Sometimes, doctors communicate with each other in connection to patient care. In such communication, it is very important for doctors to be clear and to take all proper steps to prevent misunderstandings. Communication mistakes may seem like a fairly minor thing, but they can be very harmful in the medical realm. Miscommunications among doctors can sometimes lead to patients suffering impactful injuries. No patient should have to suffer harm because a doctor failed to act properly.
Recently, a decision was reached in a medical malpractice case that involved alleged miscommunication among doctors. The case was from another state, Washington.
The case involved a girl who had a heart transplant when she was very young. The case centered on an incident that occurred in late 2008, when the girl was four.
Reportedly, the girl had developed a cold. Her mother got concerned and contacted a hospital by phone. The girl’s mother talked with a cardiology fellow.
The cardiology fellow then contacted another doctor (a transplant cardiologist who had provided care to the girl) to discuss what medications to recommend. Allegedly, a miscommunication occurred during this conversation. Reportedly, the transplant cardiologist told the cardiology fellow that Afrin nasal spray should not be given to the girl. However, when the cardiology fellow contacted the girl’s mother after this conversation, he included Afrin nasal spray in his list of medications it was okay to give the girl.
It was alleged that this led to the girl being given Afrin nasal spray. It was further alleged that the nasal spray caused the girl to suffer serious brain damage.
In connection to these allegations, a lawsuit was brought by the girl’s family against the university the two above-mentioned doctors were employed by.
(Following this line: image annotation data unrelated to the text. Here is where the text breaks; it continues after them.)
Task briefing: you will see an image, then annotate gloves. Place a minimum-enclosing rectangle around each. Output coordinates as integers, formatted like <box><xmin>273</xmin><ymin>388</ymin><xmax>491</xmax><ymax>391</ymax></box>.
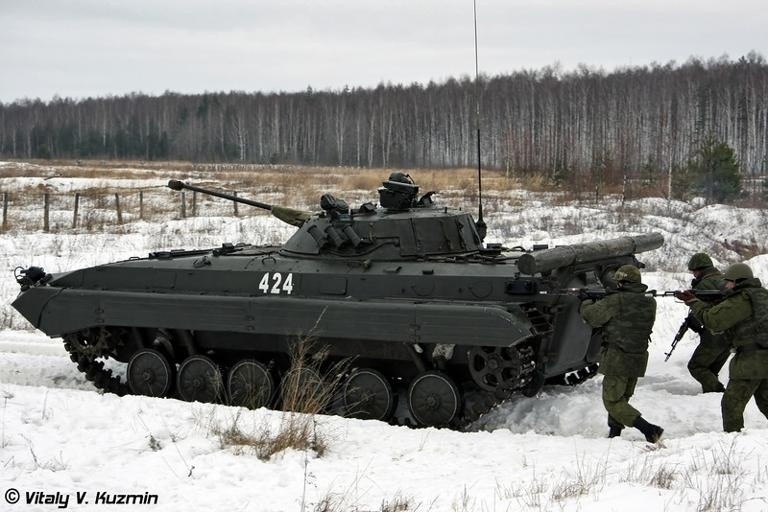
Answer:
<box><xmin>577</xmin><ymin>290</ymin><xmax>591</xmax><ymax>301</ymax></box>
<box><xmin>674</xmin><ymin>289</ymin><xmax>696</xmax><ymax>302</ymax></box>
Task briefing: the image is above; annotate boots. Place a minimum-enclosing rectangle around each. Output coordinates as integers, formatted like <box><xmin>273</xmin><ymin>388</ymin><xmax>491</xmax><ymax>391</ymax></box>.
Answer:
<box><xmin>633</xmin><ymin>415</ymin><xmax>664</xmax><ymax>444</ymax></box>
<box><xmin>607</xmin><ymin>422</ymin><xmax>625</xmax><ymax>439</ymax></box>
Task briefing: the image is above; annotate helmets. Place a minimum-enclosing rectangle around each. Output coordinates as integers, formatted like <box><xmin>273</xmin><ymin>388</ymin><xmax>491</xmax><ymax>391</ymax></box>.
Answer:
<box><xmin>613</xmin><ymin>264</ymin><xmax>642</xmax><ymax>284</ymax></box>
<box><xmin>725</xmin><ymin>263</ymin><xmax>754</xmax><ymax>281</ymax></box>
<box><xmin>688</xmin><ymin>253</ymin><xmax>713</xmax><ymax>272</ymax></box>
The judge in this case recently reached a decision. The judge ruled against the university and awarded the girl’s family a large monetary judgment.
While this case was from another state, it illustrates a point that is worth noting here in Connecticut. This is that miscommunications among doctors can cause great harm to patients. Thus, one hopes that doctors make sure to act properly when communicating with other doctors in relation to patient care.